Humankind Review

Game name: Humankind

Release date: August 17, 2021

Price: US$49.99

Available on: Steam

Genre: Historical strategy/4X

Developer: Amplitude Studios

Publisher: SEGA

Opencritic: Here

Trailer

Have you ever played Civilization and wondered how different the game would be if it went for the slightly more realistic approach of letting you evolve your faction across the ages, picking and choosing from the most iconic civilizations of each period? Amplitude Studios seems to have focused on that when they decided to build a historical strategy title after years of making excellent sci-fi/fantasy games. Of course, to just say Humankind is Civilization but with the option to change your empire at every new age would be incredibly reductionist, but we have to start somewhere.

And what could be a better time to start charting a path for humanity’s brightest civilizations than the Neolithic Era? Because that’s what you’ll do at the beginning of Humankind, since every player starts out as a small tribe hunting for food and looking for a suitable place to pitch their camp and evolve into a proto-state. Compared to Civilization‘s more relaxed approach to the first few turns, Humankind goes all in into a race that will not only define who’s the first to enter the Ancient Era, but also who gets to pick the most interesting nations, since our starting Neolithic tribe has no real traits of its own, and only the first “evolution” of sorts that we’ll experience will start to define our playstyle (at least for the first Era).

These first brutal turns are also a great time to get acquainted with Humankind‘s tactical combat, which is yet another thing that sets it apart from its competitors. Instead of combat boiling down to just amassing huge blobs composed of different military units and beating your enemy with sheer numbers, you’ll be going for the thinking person’s approach, and using different unit types to counteract others (for instance, spearmen are excellent against cavalry, but may not be as good when facing heavy infantry). Terrain also plays a big role in all battles, and once we’ve unlocked enough technologies, we can reinforce army corps with others, a neat feature that also expands the tactical map. My first few hours playing Humankind were somewhat wasted in this regard, as I am far too used to other games relying on autoresolve mechanics, and kept losing what seemed to be easy battles. This encouraged me to give the combat system another go, and after that, I got hooked. It’s got some quirks (the AI can get stuck at times, forcing a reload) but it’s miles ahead of the competition, and it adds another layer of complexity to an already engrossing title.

Once these initial engagements are over and we’ve found the right spot for our first settlement, we can start building our civilization by choosing one of the first Ancient Era nations (not-so Pro tip: when starting out, the easiest choice will always be the Harappans, due to their innate ability to quickly churn out more and more population to be converted into soldiers if you are a military-minded leader, or funneled towards industry, moneymaking or research). When it comes to choosing where to start, I’d say that the game could do a slightly better job, since it’s currently too dependent on RNG (and without an option to quickly restart should we find ourselves in a really barren spot). This may not seem too important at the start, but once we’ve unlocked enough technologies, we might find ourselves completely dependent on commerce for upgrades and key industries, which is something you really don’t want to be doing if your empire focuses on military expansion.

━━━━━━━━━━

**Aim A**:
Output the lines of the records exactly as they appear, beginning at the start of the records and stopping after the line that contains "1898 inches", including both ends. Leave the pictures out of your answer.

Data records
━━━━━━━━━━

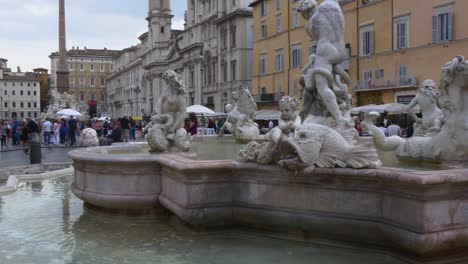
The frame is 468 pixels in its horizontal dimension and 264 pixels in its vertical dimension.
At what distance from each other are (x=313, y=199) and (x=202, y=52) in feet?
180

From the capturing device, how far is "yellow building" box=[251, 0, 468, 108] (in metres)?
25.0

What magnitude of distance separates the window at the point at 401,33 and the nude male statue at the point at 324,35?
22.8 m

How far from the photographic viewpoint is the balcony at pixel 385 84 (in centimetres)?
2660

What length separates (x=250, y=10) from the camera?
1898 inches

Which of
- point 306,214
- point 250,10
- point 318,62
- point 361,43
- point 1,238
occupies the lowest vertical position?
point 1,238

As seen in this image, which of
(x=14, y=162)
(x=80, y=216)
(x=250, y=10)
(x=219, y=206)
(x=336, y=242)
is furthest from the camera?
(x=250, y=10)

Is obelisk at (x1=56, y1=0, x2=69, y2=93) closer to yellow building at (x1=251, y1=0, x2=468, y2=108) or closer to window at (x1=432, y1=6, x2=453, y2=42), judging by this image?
yellow building at (x1=251, y1=0, x2=468, y2=108)

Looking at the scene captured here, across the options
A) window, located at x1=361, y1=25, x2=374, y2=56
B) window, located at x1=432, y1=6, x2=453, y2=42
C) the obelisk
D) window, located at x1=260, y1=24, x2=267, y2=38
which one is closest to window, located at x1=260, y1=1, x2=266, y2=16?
window, located at x1=260, y1=24, x2=267, y2=38

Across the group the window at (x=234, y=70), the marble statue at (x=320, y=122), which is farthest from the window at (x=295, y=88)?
the marble statue at (x=320, y=122)

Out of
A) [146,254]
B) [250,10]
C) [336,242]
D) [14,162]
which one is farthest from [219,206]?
[250,10]

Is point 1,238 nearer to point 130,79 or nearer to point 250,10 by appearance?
point 250,10

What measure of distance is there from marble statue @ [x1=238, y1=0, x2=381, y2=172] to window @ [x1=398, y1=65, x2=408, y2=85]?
21503 millimetres

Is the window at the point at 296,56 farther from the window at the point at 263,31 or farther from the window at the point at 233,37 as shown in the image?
the window at the point at 233,37

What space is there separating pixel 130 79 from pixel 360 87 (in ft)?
262
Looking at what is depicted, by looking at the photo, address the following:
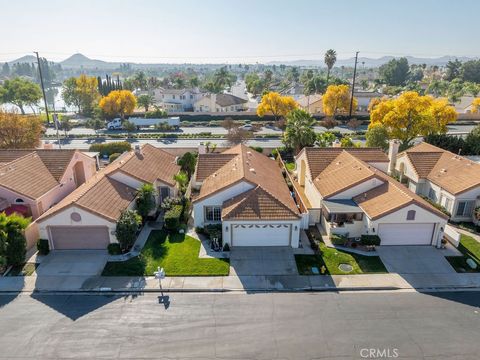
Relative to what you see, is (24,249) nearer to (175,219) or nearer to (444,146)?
(175,219)

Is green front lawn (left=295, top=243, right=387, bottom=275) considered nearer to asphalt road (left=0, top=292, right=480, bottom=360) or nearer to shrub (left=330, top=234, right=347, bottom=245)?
shrub (left=330, top=234, right=347, bottom=245)

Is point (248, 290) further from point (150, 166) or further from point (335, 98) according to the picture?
point (335, 98)

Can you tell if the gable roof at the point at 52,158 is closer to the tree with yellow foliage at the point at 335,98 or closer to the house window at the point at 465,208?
the house window at the point at 465,208

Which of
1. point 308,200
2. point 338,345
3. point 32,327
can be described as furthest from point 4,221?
point 308,200

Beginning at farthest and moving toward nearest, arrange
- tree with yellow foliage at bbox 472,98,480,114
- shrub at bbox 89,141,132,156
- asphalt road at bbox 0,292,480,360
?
tree with yellow foliage at bbox 472,98,480,114, shrub at bbox 89,141,132,156, asphalt road at bbox 0,292,480,360

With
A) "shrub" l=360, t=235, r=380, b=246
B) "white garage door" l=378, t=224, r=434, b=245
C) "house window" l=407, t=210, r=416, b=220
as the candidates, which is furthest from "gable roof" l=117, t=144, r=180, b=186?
"house window" l=407, t=210, r=416, b=220
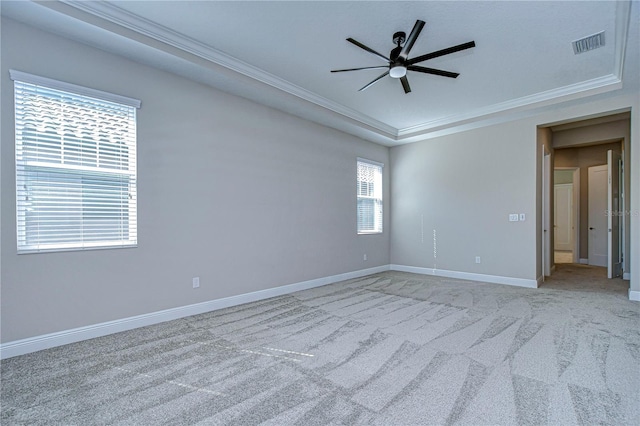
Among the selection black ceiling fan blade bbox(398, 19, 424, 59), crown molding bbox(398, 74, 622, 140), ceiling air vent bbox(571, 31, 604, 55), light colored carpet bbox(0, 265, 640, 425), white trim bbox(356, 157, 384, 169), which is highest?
ceiling air vent bbox(571, 31, 604, 55)

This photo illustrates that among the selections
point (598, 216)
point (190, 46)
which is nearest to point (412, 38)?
point (190, 46)

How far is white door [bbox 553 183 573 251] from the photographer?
9.09m

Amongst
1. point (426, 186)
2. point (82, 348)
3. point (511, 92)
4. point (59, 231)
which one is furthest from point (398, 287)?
point (59, 231)

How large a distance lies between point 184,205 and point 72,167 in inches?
42.2

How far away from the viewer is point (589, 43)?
3.17 metres

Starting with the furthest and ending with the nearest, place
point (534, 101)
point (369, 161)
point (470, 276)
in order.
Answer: point (369, 161) → point (470, 276) → point (534, 101)

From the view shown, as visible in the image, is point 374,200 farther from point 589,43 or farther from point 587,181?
point 587,181

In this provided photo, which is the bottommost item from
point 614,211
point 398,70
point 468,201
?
point 614,211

━━━━━━━━━━

**Aim B**:
Which field labels appear in the list of game details at the top of the Humankind review?

**Complete output A**:
The frame is 468 pixels in its horizontal dimension and 264 pixels in its vertical dimension.
At what distance from each other are (x=313, y=199) and (x=202, y=52) in feet?
180

From the capturing device, how far is "yellow building" box=[251, 0, 468, 108] (in metres)?
25.0

What magnitude of distance separates the window at the point at 401,33 and the nude male statue at the point at 324,35?
22.8 m

How far from the photographic viewpoint is the balcony at pixel 385 84 (in centimetres)?
2660

What length separates (x=250, y=10) from the camera?
1898 inches

**Complete output B**:
Game name, Release date, Price, Available on, Genre, Developer, Publisher, Opencritic